If the sum of first 7 terms of an AP is 49 and that of 17 terms is 289, find the sum of first n terms.

Solution:

We are given:

• Sum of first 7 terms (S₇) = 49

• Sum of first 17 terms (S₁₇) = 289

• We are to find a general formula for the sum of the first n terms: Sₙ = ?

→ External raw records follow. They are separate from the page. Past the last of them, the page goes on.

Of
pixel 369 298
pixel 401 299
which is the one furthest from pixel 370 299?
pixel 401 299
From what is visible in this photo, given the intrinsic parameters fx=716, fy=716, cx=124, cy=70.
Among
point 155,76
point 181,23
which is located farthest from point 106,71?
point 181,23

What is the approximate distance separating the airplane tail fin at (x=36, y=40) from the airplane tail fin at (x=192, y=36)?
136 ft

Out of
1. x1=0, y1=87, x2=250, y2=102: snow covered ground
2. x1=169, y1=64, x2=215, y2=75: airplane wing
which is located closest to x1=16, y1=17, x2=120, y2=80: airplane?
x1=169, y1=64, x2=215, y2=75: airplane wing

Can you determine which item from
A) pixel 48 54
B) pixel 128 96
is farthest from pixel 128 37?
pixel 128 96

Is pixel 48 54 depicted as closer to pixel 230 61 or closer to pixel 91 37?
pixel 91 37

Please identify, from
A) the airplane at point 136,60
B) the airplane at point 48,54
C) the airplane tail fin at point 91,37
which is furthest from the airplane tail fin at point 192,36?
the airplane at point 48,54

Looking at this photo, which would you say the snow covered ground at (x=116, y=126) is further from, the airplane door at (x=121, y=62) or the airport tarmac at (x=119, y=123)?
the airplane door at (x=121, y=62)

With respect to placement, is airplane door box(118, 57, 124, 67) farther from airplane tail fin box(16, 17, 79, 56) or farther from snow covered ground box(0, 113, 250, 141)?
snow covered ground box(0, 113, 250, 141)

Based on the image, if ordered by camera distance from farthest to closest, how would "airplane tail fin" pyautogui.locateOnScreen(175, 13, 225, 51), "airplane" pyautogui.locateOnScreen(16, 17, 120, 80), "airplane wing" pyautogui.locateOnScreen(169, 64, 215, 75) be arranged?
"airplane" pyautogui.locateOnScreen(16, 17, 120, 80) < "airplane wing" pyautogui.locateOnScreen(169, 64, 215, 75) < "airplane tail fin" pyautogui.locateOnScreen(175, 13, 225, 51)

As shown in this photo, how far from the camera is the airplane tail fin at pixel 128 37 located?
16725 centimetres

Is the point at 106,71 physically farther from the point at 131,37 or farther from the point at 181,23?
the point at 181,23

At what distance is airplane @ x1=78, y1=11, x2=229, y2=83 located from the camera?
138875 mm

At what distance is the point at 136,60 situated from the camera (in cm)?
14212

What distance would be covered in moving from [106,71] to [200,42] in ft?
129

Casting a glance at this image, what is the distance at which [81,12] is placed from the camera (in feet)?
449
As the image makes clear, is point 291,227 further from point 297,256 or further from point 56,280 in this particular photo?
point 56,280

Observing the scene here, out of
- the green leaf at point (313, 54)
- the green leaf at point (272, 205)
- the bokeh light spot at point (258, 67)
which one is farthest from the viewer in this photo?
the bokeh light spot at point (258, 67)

Step 1: Use the sum formula

Sₙ = n/2 × [2a + (n – 1)d]

So, for S₇:
49 = 7/2 × [2a + 6d] → Multiply both sides by 2:
98 = 7 × (2a + 6d)

Divide both sides by 7:
2a + 6d = 14 → Equation (1)

Now for S₁₇:
289 = 17/2 × [2a + 16d] → Multiply both sides by 2:
578 = 17 × (2a + 16d)
Divide both sides by 17:
2a + 16d = 34 → Equation (2)

Step 2: Subtract Equation (1) from Equation (2)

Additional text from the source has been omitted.